• _記述問題 A_
金融危機についての本文を読み、次の問いにそれぞれ答えてください。
(i) 住宅ブームが起きた2000年代前半の米国では、どのような金利が長く続いていましたか。
(ii) サブプライムローンという名称の「プライム」は、どういう意味だと説明されていますか。
(iii) おおもとの住宅ローンの延滞率が増え始めたのは、何年ごろですか。

• _本文_
__________

小規模な銀行が単独で破綻に瀕しているならば監督当局や大規模銀行が支援ないしは処理に乗り出せますが、同時に複数の大規模銀行が信用に問題を抱えるとなると、金融危機となり国の信用にも関わる事態となります。
2000年代後半に起きたリーマンショックは、発生源のアメリカだけではなく世界経済に大きな打撃となり、各国金融当局はその後、国際的な金融規制の枠組みを整えてきました。
本稿ではリーマンショック以降の銀行規制の変化を説明することで、銀行が発行するハイブリッド債であるAT1債についてその特徴と、投資する際に考慮すべきポイントについて説明します。
1.リーマンショックを事例に金融危機を読み解く
危機の端緒〜サブプライムローンとは
低金利が長く続いた2000年代前半の米国では、住宅ブームが起きました。銀行は住宅ローン拡大のために低所得者など信用力の劣る顧客層にも貸し出しましたが、それを可能にしたのが証券化という金融手法です。
信用力の劣る顧客に対するローン(プライム=最上級ではない、という意味でサブプライムローンと言われます。)でもいくつも束ねて、キャッシュフローを組み換え、最も良い部分を切り出せば最上級の格付けが付与される金融商品を組成できました。
世界中の金融機関、機関投資家がそれらを購入しました。高い格付けなのに利回りは高いことが好まれたのです。しかし2007年ごろからおおもとの住宅ローンの延滞率増加が始まり、金融機関が証券化商品の持ち高を圧縮しようとした時、困難に直面します。中身が複雑で、適切な評価ができないためいくらで売り買いすれば良いのか、誰にもわからなかったのです。結果として売りは増えても買い手不在で評価値だけが下がっていくことになりました。

__________

データセットの行:
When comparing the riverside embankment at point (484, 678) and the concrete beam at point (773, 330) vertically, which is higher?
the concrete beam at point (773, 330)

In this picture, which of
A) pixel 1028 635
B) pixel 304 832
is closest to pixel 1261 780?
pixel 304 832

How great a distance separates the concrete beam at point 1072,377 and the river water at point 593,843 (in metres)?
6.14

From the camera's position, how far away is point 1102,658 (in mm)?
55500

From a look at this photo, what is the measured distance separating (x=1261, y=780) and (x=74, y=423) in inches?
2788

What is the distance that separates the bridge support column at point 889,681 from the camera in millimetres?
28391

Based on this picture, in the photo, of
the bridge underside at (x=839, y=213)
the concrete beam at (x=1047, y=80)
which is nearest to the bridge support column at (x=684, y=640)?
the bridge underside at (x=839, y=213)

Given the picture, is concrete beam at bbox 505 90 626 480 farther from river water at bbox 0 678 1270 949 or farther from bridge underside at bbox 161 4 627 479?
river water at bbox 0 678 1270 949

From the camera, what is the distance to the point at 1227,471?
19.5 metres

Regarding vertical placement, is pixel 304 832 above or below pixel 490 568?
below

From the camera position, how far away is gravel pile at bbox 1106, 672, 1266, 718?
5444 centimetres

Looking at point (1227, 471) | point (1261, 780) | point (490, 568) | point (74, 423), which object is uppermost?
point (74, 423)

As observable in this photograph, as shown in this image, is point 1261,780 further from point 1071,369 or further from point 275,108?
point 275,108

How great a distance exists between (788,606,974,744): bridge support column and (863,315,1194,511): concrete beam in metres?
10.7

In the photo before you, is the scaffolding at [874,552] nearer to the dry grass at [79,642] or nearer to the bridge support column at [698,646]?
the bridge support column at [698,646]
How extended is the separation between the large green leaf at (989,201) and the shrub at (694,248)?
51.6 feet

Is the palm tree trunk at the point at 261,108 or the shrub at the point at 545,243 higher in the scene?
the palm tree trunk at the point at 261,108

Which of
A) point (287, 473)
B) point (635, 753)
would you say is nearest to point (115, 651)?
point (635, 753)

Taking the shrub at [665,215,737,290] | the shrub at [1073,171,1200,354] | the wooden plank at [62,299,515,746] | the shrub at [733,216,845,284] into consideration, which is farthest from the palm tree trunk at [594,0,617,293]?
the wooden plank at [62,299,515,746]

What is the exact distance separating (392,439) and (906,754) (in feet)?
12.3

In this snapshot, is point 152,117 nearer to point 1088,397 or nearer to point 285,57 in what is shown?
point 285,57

__________

• _記述問題 B_
データセットの行のうち、「Taking the shrub」を含む行から始まり、データセットの最後の行で終わる範囲を書き写してください。

• _解答全文 A_
(i) 低金利
(ii) 最上級
(iii) 2007年ごろ

• _解答全文 B_
Taking the shrub at [665,215,737,290] | the shrub at [1073,171,1200,354] | the wooden plank at [62,299,515,746] | the shrub at [733,216,845,284] into consideration, which is farthest from the palm tree trunk at [594,0,617,293]?
the wooden plank at [62,299,515,746]

What is the exact distance separating (392,439) and (906,754) (in feet)?
12.3

In this snapshot, is point 152,117 nearer to point 1088,397 or nearer to point 285,57 in what is shown?
point 285,57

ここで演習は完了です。